+++ Document excerpt +++

The FAIRsFAIR journey introduced solutions for FAIR implementation across use cases, processes, needs and phases. While there is no one-fit-all solution, many use cases have drawn a possible way towards interoperability.
In a FAIR research data world, data and metadata should flow and be reused freely according to regulation and need, unhampered by technical or semantic interoperability issues. This is why several tasks in the FAIRsFAIR project during the last three years have been looking at technologies and solutions that could enable this. As FAIR is not a standard in itself, there are many practical decisions to make moving towards more machine and user-friendly FAIR services.
During this journey it became clear that the DCAT vocabulary and its application profiles offer a good way forward in creating interoperability. However, DCAT needs to be completed with other shared languages, metadata standards and semantic artefacts. It is well suited for this but more work needs to be done to enable interoperable (meta)data. Important steps towards this have been taken and the work will surely continue beyond this project.
A minimal metadata set enabling discovery is rarely enough documentation for scientific reuse of any material. As designated communities have domain specific metadata and terminologies, forceful standardization or creating cross-walks can mean loss of specificity or make the scientific episteme/context or ontology unclear. Still, crossing and bridging disciplinary borders offer possibilities for new insight, maybe even serendipity and abductive reasoning. The tension between the accuracy and specificity needed for research and the requirements for discoverability is a challenge we can hardly evade in the near future. Different solutions and implementations are necessary for different use cases. Assessing the accuracy and quality of (meta)data is today beyond simple technical validation as the use cases vary and diversity is large in all aspects.
While many metadata and other mappings exist, they are not easy to find. Furthermore, there is still a lack of incentives to produce and make available metadata with a FAIR Data Point or even using DCAT. Repositories often have scarce resources and introducing these technologies seem costly in relation to the expected benefits and often unclear use cases from the individual service point of view. As few repositories offer DCAT and hardly no one harvests it, there is something of a chicken-or-egg problem regarding adoption of a shared vocabulary like this. Implementing DCAT can also be done in many ways, creating more or less interoperability. The quality of the (underlying) metadata is decisive for the result. In the end our conclusion has been that the barriers or difficulties are often not on the purely technical side. In practice, other levels and dimensions of interoperability require the most effort.

+++

*Short exercise*
Retype, word for word, the part of the FAIRsFAIR text above that opens with the words "A minimal metadata" and closes with "in all aspects.".

+++ Dataset extract +++

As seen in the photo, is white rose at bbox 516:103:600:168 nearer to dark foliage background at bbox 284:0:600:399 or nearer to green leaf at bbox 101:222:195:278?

+++

*Result of this task*
A minimal metadata set enabling discovery is rarely enough documentation for scientific reuse of any material. As designated communities have domain specific metadata and terminologies, forceful standardization or creating cross-walks can mean loss of specificity or make the scientific episteme/context or ontology unclear. Still, crossing and bridging disciplinary borders offer possibilities for new insight, maybe even serendipity and abductive reasoning. The tension between the accuracy and specificity needed for research and the requirements for discoverability is a challenge we can hardly evade in the near future. Different solutions and implementations are necessary for different use cases. Assessing the accuracy and quality of (meta)data is today beyond simple technical validation as the use cases vary and diversity is large in all aspects.